Her ultimate goal for the project “is to keep going!” she said. “There is a huge gap in bird knowledge that I believe can be filled through illustration. I gathered a few usable points of data on the trip that will turn into final illustrations, but I know there is so much more that could be captured the way I am trying to capture it.”

RARE Appalachia isn’t only about projects. Participating students do so much more. Led by two faculty mentors, Professor of Sociology Aysha Bodenhamer – the university’s sustainability manager – and Professor of Religious Studies Paul Thomas, students kayaked scenic rivers and hiked through deep forests. They took a behind-the-scenes peek at the historic Barter Theatre in Abingdon, Virginia, explored a cave in Dungannon, Virginia, and dined with cowboys and learned from rangers, scientists, scholars and locals who are reshaping how people live, work and think about the area.

“Students agreed that the potential for immersion in the Appalachian landscape was best realized at Stuart Land and Cattle,” Thomas said, “where they got to explore the Little River, bog pond and old cedar forests.”

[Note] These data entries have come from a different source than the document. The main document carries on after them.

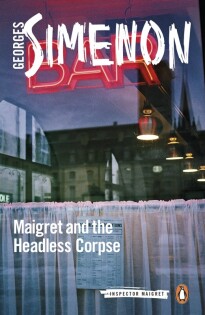 Maigret And The Headless Corpse - Penguin Books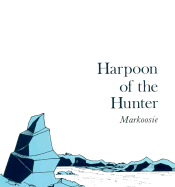Harpoon of the Hunter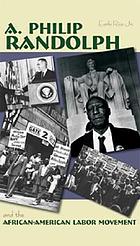 A. Philip Randolph and the African American labor movement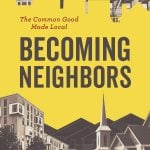 Becoming Neighbors: The Common Good Made Local by Amar D. Peterman © 2026. Reprinted in arrangement with Wm. B. Eerdmans Publishing Co. 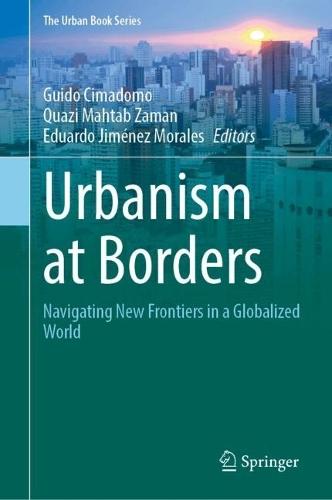 Urbanism at Borders: Navigating New Frontiers in a Globalized World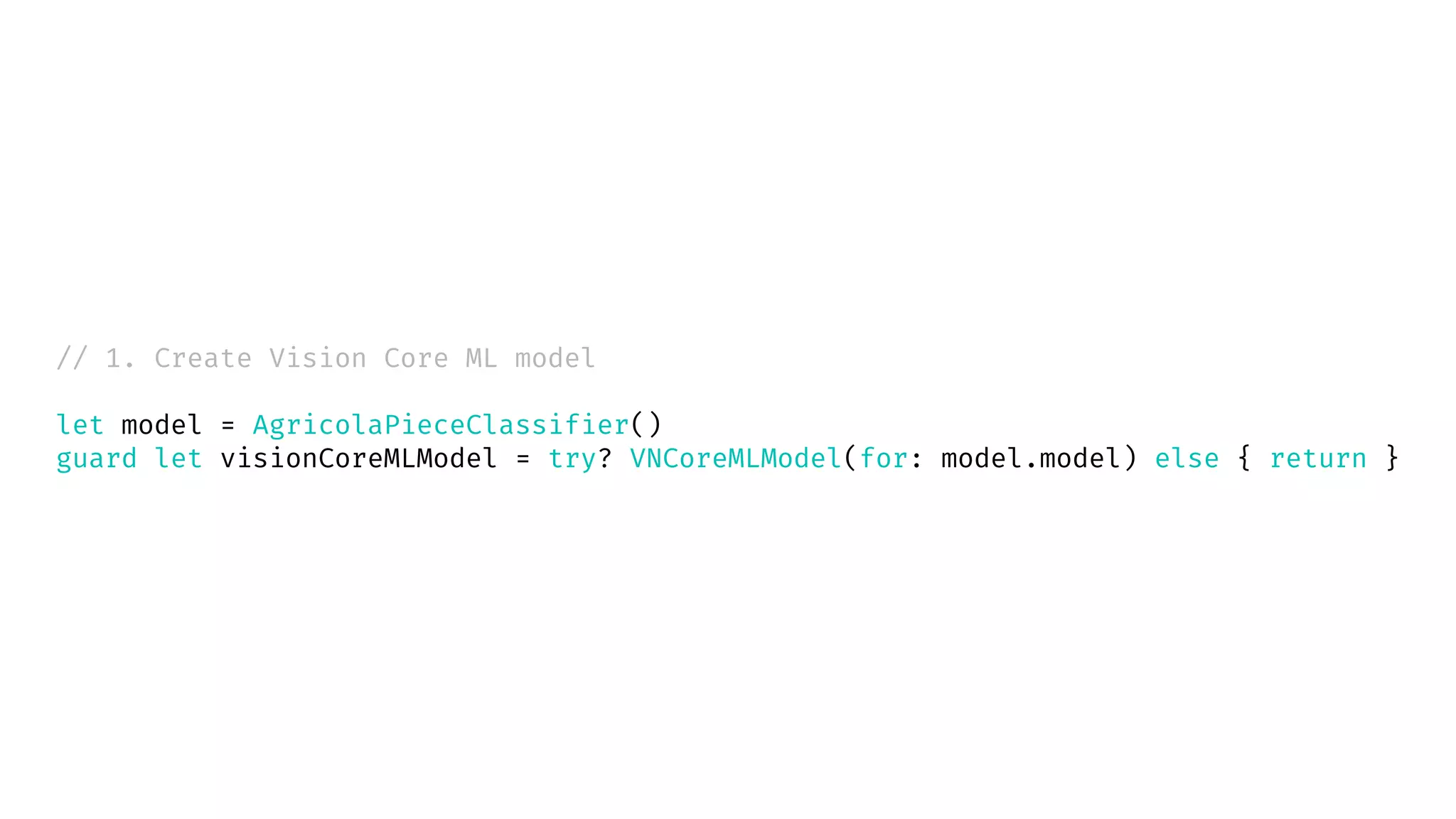 // 1. Create Vision Core ML model
let model = AgricolaPieceClassifier()
guard let visionCoreMLModel = try? VNCoreMLModel(for: model.model) else { return }
 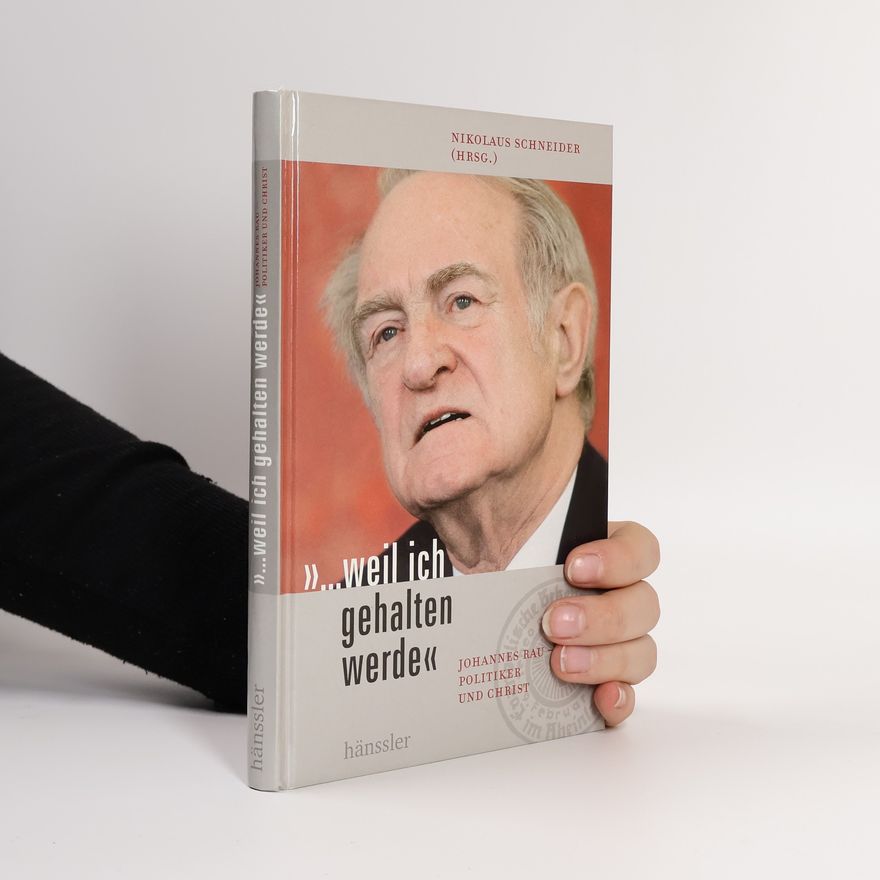 Nikolaus Schneider "... weil ich gehalten werde"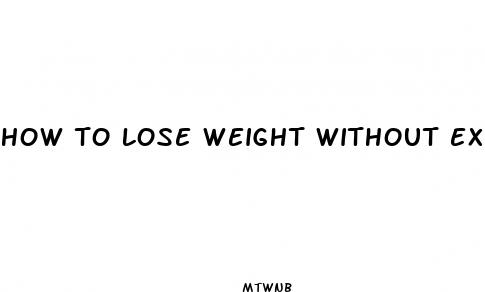 how to lose weight without exercising and pills
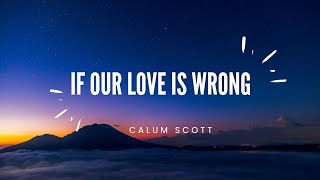 If Our Love Is Wrong - Calum Scott (Song Lyrics)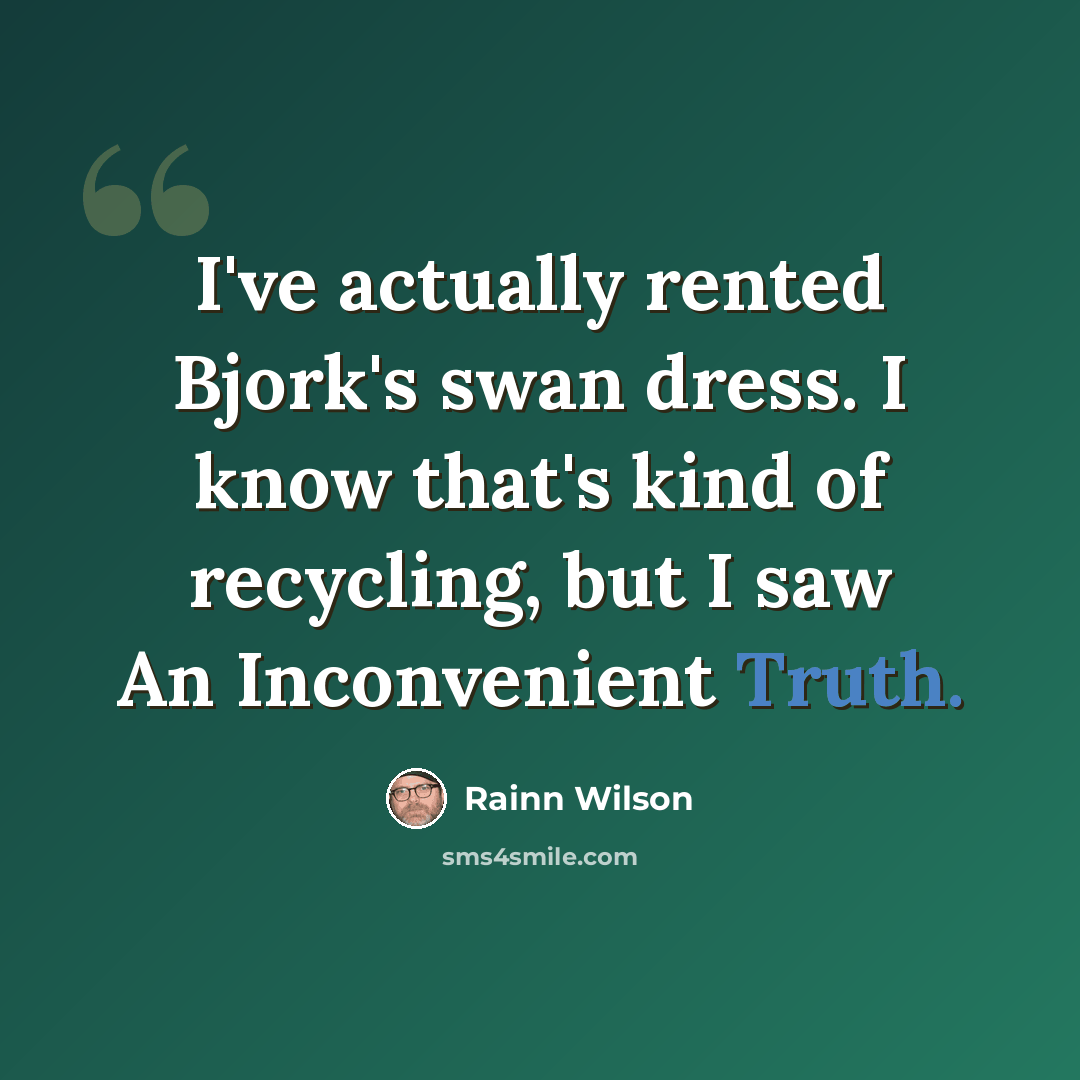 “I've actually rented Bjork's swan dress. I know that's kind of recycling, but I saw An Inconvenient Truth.” quote by Rainn Wilson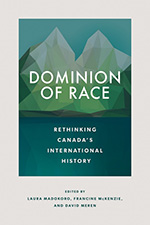 Dominion of Race: Rethinking Canada’s International History book cover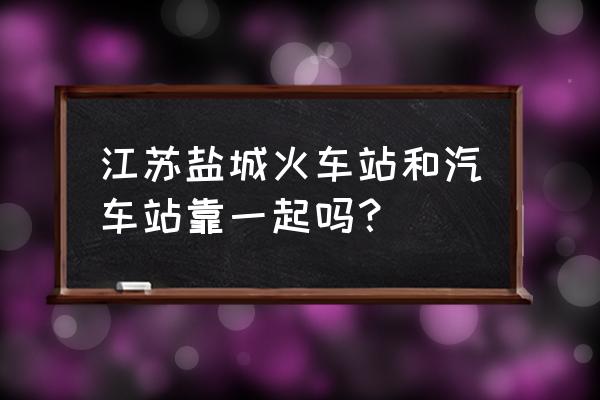 盐城火车站靠近哪个汽车站 江苏盐城火车站和汽车站靠一起吗？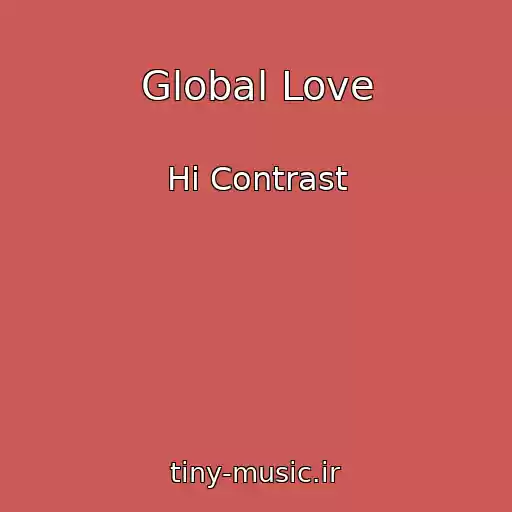 کاور آهنگ Global Love از Hi Contrast
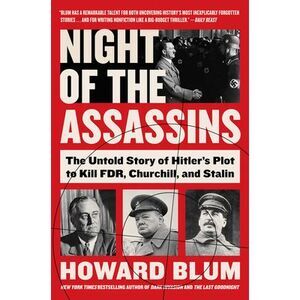 Night of the Assassins: The Untold Story of Hitler's Plot to Kill Fdr, Churchill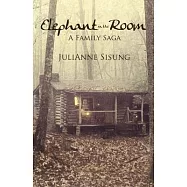 Elephant in the Room: A Family Saga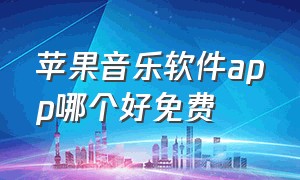 苹果音乐软件app哪个好免费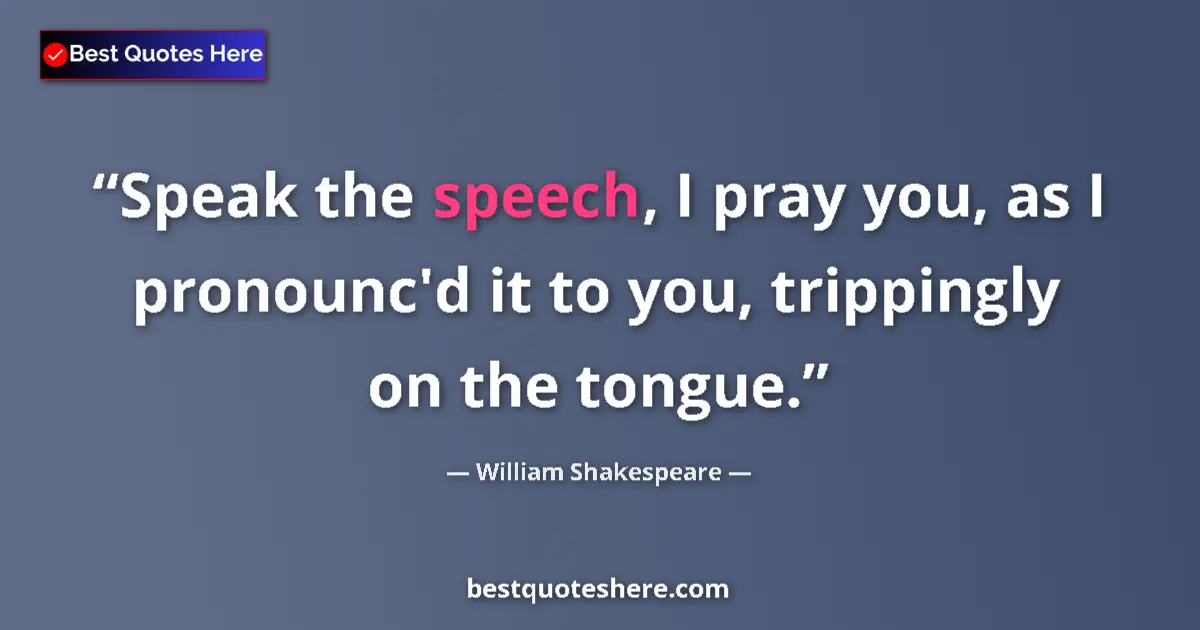 Quote by William Shakespeare: Speak the speech, I pray you, as I pronounc'd it to you, trippingly on the tongue....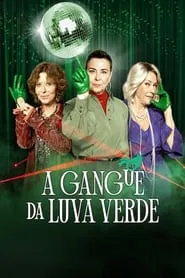 Poster da série A Gangue da Luva Verde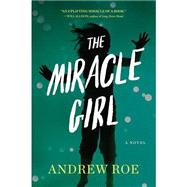 The Miracle Girl by Roe, Andrew; Campbell, Cassandra, 9781622315741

RARE Appalachia was “one of the most special things that I have gotten to be a part of in my college career thus far,” Cook said. “There were some things that happened out there that are completely indescribable. You get really close to this huge group of people really fast, and you're uncomfortable 90% of the time, and you're also having the most fun you've ever had while you're learning as much as you possibly can. It's just special. It was sad and beautiful and hard and important and perfect.”